*** Block opens ***
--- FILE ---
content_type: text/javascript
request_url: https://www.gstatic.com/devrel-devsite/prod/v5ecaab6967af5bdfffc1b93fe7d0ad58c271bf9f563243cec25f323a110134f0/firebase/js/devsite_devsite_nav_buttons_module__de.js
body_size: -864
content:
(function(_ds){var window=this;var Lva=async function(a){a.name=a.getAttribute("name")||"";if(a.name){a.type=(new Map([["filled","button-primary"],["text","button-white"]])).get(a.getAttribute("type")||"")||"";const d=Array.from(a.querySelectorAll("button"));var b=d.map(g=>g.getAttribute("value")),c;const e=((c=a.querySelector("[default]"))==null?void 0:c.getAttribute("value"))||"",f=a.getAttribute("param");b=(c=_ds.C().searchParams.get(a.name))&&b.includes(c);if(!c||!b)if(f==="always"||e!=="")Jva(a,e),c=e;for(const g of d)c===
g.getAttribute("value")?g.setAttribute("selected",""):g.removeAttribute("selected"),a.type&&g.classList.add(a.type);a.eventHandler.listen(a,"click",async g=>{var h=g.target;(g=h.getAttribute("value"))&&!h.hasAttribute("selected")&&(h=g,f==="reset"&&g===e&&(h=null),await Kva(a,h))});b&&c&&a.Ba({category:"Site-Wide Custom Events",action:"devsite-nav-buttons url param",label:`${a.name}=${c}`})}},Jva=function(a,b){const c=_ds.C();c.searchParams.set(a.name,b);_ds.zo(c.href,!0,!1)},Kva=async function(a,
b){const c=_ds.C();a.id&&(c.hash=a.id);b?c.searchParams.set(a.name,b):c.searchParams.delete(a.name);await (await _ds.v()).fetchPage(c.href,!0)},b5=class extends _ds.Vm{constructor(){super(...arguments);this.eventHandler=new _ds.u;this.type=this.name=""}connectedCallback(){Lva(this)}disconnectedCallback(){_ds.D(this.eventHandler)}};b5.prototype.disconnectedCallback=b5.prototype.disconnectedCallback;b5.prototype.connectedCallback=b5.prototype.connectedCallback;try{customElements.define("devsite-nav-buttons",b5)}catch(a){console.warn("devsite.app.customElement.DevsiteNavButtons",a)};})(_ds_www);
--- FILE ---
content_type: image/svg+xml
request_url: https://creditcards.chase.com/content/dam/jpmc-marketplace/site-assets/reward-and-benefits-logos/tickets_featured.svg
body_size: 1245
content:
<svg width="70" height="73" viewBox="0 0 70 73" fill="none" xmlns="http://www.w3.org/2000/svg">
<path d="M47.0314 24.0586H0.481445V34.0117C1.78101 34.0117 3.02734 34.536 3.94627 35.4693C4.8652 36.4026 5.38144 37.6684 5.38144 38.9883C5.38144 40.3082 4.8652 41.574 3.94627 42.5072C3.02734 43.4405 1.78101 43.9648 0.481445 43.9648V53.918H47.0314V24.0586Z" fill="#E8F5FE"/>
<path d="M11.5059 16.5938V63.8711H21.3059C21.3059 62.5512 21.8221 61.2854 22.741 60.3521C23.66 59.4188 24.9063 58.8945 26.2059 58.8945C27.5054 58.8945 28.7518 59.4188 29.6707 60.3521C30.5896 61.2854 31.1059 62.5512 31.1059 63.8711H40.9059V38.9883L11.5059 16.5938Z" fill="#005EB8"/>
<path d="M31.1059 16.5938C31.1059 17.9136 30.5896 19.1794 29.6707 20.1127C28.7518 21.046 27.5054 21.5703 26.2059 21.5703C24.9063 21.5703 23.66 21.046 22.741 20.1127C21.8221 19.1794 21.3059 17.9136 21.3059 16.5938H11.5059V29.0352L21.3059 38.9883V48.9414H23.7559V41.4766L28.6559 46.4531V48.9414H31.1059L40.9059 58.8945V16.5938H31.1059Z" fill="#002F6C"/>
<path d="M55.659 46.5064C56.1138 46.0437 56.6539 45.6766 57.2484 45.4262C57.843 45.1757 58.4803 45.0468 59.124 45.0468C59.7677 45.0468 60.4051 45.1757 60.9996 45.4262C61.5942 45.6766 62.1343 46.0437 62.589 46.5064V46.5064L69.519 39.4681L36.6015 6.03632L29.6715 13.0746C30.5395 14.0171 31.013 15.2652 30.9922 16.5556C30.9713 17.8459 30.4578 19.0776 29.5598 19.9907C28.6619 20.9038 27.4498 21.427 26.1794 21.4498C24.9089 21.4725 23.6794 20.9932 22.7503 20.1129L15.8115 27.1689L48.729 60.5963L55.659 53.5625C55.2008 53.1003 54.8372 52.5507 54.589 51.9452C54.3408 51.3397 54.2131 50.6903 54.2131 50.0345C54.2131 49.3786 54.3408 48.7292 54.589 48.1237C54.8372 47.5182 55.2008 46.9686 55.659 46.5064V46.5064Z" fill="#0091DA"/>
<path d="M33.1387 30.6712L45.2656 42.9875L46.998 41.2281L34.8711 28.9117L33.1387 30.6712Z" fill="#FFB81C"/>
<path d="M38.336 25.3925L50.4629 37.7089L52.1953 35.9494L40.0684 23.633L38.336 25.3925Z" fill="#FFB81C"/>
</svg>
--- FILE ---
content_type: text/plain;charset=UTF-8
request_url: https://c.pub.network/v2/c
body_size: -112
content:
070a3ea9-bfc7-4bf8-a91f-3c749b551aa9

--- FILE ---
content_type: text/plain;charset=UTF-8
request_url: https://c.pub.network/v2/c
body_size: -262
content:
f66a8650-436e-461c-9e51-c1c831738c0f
*** Block closes ***
(BRIEF) Print every record above once more, exactly as written.

(WRITTEN SOLUTION)
--- FILE ---
content_type: text/javascript
request_url: https://www.gstatic.com/devrel-devsite/prod/v5ecaab6967af5bdfffc1b93fe7d0ad58c271bf9f563243cec25f323a110134f0/firebase/js/devsite_devsite_nav_buttons_module__de.js
body_size: -864
content:
(function(_ds){var window=this;var Lva=async function(a){a.name=a.getAttribute("name")||"";if(a.name){a.type=(new Map([["filled","button-primary"],["text","button-white"]])).get(a.getAttribute("type")||"")||"";const d=Array.from(a.querySelectorAll("button"));var b=d.map(g=>g.getAttribute("value")),c;const e=((c=a.querySelector("[default]"))==null?void 0:c.getAttribute("value"))||"",f=a.getAttribute("param");b=(c=_ds.C().searchParams.get(a.name))&&b.includes(c);if(!c||!b)if(f==="always"||e!=="")Jva(a,e),c=e;for(const g of d)c===
g.getAttribute("value")?g.setAttribute("selected",""):g.removeAttribute("selected"),a.type&&g.classList.add(a.type);a.eventHandler.listen(a,"click",async g=>{var h=g.target;(g=h.getAttribute("value"))&&!h.hasAttribute("selected")&&(h=g,f==="reset"&&g===e&&(h=null),await Kva(a,h))});b&&c&&a.Ba({category:"Site-Wide Custom Events",action:"devsite-nav-buttons url param",label:`${a.name}=${c}`})}},Jva=function(a,b){const c=_ds.C();c.searchParams.set(a.name,b);_ds.zo(c.href,!0,!1)},Kva=async function(a,
b){const c=_ds.C();a.id&&(c.hash=a.id);b?c.searchParams.set(a.name,b):c.searchParams.delete(a.name);await (await _ds.v()).fetchPage(c.href,!0)},b5=class extends _ds.Vm{constructor(){super(...arguments);this.eventHandler=new _ds.u;this.type=this.name=""}connectedCallback(){Lva(this)}disconnectedCallback(){_ds.D(this.eventHandler)}};b5.prototype.disconnectedCallback=b5.prototype.disconnectedCallback;b5.prototype.connectedCallback=b5.prototype.connectedCallback;try{customElements.define("devsite-nav-buttons",b5)}catch(a){console.warn("devsite.app.customElement.DevsiteNavButtons",a)};})(_ds_www);
--- FILE ---
content_type: image/svg+xml
request_url: https://creditcards.chase.com/content/dam/jpmc-marketplace/site-assets/reward-and-benefits-logos/tickets_featured.svg
body_size: 1245
content:
<svg width="70" height="73" viewBox="0 0 70 73" fill="none" xmlns="http://www.w3.org/2000/svg">
<path d="M47.0314 24.0586H0.481445V34.0117C1.78101 34.0117 3.02734 34.536 3.94627 35.4693C4.8652 36.4026 5.38144 37.6684 5.38144 38.9883C5.38144 40.3082 4.8652 41.574 3.94627 42.5072C3.02734 43.4405 1.78101 43.9648 0.481445 43.9648V53.918H47.0314V24.0586Z" fill="#E8F5FE"/>
<path d="M11.5059 16.5938V63.8711H21.3059C21.3059 62.5512 21.8221 61.2854 22.741 60.3521C23.66 59.4188 24.9063 58.8945 26.2059 58.8945C27.5054 58.8945 28.7518 59.4188 29.6707 60.3521C30.5896 61.2854 31.1059 62.5512 31.1059 63.8711H40.9059V38.9883L11.5059 16.5938Z" fill="#005EB8"/>
<path d="M31.1059 16.5938C31.1059 17.9136 30.5896 19.1794 29.6707 20.1127C28.7518 21.046 27.5054 21.5703 26.2059 21.5703C24.9063 21.5703 23.66 21.046 22.741 20.1127C21.8221 19.1794 21.3059 17.9136 21.3059 16.5938H11.5059V29.0352L21.3059 38.9883V48.9414H23.7559V41.4766L28.6559 46.4531V48.9414H31.1059L40.9059 58.8945V16.5938H31.1059Z" fill="#002F6C"/>
<path d="M55.659 46.5064C56.1138 46.0437 56.6539 45.6766 57.2484 45.4262C57.843 45.1757 58.4803 45.0468 59.124 45.0468C59.7677 45.0468 60.4051 45.1757 60.9996 45.4262C61.5942 45.6766 62.1343 46.0437 62.589 46.5064V46.5064L69.519 39.4681L36.6015 6.03632L29.6715 13.0746C30.5395 14.0171 31.013 15.2652 30.9922 16.5556C30.9713 17.8459 30.4578 19.0776 29.5598 19.9907C28.6619 20.9038 27.4498 21.427 26.1794 21.4498C24.9089 21.4725 23.6794 20.9932 22.7503 20.1129L15.8115 27.1689L48.729 60.5963L55.659 53.5625C55.2008 53.1003 54.8372 52.5507 54.589 51.9452C54.3408 51.3397 54.2131 50.6903 54.2131 50.0345C54.2131 49.3786 54.3408 48.7292 54.589 48.1237C54.8372 47.5182 55.2008 46.9686 55.659 46.5064V46.5064Z" fill="#0091DA"/>
<path d="M33.1387 30.6712L45.2656 42.9875L46.998 41.2281L34.8711 28.9117L33.1387 30.6712Z" fill="#FFB81C"/>
<path d="M38.336 25.3925L50.4629 37.7089L52.1953 35.9494L40.0684 23.633L38.336 25.3925Z" fill="#FFB81C"/>
</svg>
--- FILE ---
content_type: text/plain;charset=UTF-8
request_url: https://c.pub.network/v2/c
body_size: -112
content:
070a3ea9-bfc7-4bf8-a91f-3c749b551aa9

--- FILE ---
content_type: text/plain;charset=UTF-8
request_url: https://c.pub.network/v2/c
body_size: -262
content:
f66a8650-436e-461c-9e51-c1c831738c0f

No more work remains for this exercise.